Lloyds 'set to axe 15,000 jobs'
Taxpayer-backed Lloyds Banking Group is expected to axe 15,000 staff as part of a new £1 billion cost saving plan, it has been reported
The scheme, being led by the bank's new boss Antonio Horta-Osorio, will strip away layers of management and lead to hundreds of job losses at its London head office, according to The Sunday Times.
Thousands more jobs are to go across the UK and its international outposts, with the bank expected to exit some overseas markets.
Lloyds, which is 41% owned by the taxpayer, has already axed some 28,000 posts in the past two years after its ill-fated HBOS takeover. The acquisition left the combined group with mammoth bad debts and forced it to turn to taxpayers for a bailout.
Mr Horta-Osorio, who took the top post in March after being poached from rival Santander, is set to unveil the plans as part of a strategy review on June 30. He is unlikely to announce a figure for the number of jobs to be shed but will instead lay out a series of cost-cutting targets.
The bank is expected to place all its international operations in 30 overseas countries under review.

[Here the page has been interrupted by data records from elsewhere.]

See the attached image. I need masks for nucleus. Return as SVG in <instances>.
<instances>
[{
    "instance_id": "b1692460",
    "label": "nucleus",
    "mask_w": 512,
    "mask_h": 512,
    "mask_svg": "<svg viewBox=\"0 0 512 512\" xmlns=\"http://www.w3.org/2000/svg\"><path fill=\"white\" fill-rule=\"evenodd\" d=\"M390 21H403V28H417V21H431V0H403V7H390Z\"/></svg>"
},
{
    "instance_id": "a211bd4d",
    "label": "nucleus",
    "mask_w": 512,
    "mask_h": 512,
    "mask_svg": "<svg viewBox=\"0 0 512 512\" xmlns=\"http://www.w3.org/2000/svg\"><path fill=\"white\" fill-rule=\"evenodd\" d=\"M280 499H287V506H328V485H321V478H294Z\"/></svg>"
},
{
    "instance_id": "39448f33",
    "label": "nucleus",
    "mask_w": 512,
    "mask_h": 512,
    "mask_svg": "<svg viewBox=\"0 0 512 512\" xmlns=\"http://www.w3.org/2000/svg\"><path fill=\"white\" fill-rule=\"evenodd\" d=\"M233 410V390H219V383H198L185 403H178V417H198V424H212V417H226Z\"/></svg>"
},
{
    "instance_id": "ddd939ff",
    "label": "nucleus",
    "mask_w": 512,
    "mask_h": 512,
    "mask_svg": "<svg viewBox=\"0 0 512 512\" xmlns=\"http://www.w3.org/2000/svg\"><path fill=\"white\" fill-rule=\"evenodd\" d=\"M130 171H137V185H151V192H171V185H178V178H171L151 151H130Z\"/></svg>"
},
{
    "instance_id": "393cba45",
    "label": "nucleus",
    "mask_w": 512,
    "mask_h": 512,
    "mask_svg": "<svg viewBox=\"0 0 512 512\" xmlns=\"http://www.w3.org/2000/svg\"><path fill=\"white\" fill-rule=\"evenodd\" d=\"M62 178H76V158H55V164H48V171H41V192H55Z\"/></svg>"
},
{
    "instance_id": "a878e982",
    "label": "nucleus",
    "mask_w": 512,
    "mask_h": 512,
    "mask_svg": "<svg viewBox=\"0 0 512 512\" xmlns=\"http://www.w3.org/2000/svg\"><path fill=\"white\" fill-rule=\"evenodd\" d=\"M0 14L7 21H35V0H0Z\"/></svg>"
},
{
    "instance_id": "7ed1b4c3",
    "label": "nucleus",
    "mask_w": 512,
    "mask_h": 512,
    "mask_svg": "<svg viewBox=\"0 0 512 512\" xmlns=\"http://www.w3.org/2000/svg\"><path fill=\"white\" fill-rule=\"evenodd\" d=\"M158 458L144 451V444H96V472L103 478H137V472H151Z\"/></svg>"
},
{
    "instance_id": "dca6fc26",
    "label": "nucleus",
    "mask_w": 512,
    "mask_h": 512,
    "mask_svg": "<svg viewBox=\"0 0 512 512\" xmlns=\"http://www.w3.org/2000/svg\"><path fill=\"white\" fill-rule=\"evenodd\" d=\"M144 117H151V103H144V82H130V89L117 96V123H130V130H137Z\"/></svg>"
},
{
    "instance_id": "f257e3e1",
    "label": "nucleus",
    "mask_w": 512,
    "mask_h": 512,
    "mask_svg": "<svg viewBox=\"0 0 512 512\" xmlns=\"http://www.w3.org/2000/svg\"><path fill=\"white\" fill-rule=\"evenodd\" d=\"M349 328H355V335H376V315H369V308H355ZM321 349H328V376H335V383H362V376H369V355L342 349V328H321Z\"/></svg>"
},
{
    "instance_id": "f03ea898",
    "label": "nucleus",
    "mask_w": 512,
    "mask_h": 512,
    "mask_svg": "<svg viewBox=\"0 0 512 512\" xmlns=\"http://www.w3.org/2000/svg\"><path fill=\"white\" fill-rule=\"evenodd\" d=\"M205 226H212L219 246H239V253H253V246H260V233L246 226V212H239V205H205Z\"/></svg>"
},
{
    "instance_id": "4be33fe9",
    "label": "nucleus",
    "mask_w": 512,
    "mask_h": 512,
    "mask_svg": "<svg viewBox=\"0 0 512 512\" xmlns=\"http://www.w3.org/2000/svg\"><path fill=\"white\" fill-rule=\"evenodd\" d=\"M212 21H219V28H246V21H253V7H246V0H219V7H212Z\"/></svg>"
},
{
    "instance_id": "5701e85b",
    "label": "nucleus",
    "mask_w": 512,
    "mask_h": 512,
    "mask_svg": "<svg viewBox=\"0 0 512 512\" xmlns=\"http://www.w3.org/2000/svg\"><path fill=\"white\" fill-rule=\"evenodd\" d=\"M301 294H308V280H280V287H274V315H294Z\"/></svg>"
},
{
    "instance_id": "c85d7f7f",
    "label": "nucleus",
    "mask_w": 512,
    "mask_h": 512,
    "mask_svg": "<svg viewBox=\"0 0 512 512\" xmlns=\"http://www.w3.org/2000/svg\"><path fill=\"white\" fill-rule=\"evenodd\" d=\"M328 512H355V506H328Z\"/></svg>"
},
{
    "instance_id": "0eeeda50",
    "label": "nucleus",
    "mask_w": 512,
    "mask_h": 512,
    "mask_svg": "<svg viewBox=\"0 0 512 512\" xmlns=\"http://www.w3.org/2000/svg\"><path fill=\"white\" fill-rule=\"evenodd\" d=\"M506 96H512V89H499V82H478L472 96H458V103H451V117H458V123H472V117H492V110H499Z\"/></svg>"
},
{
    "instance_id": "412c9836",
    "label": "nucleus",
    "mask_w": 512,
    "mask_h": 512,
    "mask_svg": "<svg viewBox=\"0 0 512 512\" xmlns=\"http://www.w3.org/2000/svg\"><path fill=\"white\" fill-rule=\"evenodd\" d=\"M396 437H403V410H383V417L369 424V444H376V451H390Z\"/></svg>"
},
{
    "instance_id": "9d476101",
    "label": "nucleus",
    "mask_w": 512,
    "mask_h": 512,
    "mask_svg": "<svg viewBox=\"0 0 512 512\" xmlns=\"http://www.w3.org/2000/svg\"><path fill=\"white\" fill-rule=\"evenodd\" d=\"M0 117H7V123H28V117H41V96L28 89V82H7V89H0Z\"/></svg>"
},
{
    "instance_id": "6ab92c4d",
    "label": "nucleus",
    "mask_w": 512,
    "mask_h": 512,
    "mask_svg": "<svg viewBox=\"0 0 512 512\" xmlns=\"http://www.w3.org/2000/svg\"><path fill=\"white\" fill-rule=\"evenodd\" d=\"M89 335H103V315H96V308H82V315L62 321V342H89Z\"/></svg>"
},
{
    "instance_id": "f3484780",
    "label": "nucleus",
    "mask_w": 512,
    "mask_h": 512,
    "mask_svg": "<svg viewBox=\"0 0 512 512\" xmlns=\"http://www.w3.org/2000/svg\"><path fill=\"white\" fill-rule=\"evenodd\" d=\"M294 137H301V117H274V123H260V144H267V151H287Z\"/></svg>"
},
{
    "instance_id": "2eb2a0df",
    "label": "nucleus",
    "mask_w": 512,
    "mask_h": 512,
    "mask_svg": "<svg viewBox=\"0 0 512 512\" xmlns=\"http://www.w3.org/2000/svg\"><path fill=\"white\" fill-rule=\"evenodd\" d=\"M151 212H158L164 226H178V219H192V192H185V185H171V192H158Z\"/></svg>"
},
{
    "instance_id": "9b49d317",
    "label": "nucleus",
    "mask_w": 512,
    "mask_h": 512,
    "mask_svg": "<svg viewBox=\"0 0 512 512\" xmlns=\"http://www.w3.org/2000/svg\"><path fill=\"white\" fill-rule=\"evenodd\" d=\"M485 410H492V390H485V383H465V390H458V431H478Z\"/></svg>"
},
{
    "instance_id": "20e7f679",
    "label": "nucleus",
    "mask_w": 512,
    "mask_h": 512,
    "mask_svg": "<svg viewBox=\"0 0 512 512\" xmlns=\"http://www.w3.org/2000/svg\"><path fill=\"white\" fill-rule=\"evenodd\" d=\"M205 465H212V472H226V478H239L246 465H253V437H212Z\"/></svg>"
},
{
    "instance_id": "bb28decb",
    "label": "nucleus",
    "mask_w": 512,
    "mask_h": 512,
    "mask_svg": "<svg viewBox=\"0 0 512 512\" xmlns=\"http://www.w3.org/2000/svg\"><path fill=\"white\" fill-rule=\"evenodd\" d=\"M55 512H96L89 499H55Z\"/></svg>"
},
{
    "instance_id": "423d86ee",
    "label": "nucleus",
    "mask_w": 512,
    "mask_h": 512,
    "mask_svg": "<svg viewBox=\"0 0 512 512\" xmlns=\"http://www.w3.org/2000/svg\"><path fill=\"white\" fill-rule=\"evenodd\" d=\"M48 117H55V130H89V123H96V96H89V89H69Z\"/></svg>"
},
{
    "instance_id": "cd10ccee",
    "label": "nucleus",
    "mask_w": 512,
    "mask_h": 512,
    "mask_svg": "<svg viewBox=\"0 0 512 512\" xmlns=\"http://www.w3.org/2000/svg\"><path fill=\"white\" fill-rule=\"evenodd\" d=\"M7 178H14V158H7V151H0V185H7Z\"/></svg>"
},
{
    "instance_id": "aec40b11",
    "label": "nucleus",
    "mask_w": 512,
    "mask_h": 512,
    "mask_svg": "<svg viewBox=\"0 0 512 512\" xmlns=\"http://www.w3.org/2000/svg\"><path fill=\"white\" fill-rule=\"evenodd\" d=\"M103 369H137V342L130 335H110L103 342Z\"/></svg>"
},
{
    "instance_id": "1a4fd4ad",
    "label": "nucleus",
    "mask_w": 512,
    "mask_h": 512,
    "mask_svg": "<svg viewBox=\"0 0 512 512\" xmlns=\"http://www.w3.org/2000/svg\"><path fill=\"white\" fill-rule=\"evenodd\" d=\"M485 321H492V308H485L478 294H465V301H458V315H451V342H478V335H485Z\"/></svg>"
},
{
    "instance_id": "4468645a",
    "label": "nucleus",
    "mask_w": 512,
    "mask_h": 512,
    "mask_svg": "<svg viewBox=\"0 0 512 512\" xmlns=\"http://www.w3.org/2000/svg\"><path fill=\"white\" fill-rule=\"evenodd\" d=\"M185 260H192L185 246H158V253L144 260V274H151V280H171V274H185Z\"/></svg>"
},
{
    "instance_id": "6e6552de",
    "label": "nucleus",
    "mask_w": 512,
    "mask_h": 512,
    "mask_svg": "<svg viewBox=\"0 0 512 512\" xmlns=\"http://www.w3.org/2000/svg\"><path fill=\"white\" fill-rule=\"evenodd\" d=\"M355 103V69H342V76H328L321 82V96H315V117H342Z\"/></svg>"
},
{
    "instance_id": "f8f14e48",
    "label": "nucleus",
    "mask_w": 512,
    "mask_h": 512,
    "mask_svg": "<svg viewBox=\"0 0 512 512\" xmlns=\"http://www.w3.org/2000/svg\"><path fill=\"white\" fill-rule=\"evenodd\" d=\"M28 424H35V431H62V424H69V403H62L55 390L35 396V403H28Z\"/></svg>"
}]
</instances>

While it could exit some markets, it may retain a handful of emerging market businesses as the foundation for future overseas growth in three to five years' time.
Last week, Lloyds initiated the sale of 632 of its branches and a large part of its mortgage operations after being ordered to sell them by the European Commission.
The Sunday Times said that Co-operative Financial Services is close to appointing Credit Suisse to advise it on making a bid for the businesses.
Sir Richard Branson's Virgin Money and NBNK, a bidding vehicle run by Lord Levene and former Northern Rock boss Gary Hoffman, are also considering a bid.
Lloyds, which has a 30% share of personal current accounts and 21% of the savings market, is expected to be forced to sell more of its branches under plans to be revealed by Independent Commission on Banking in September.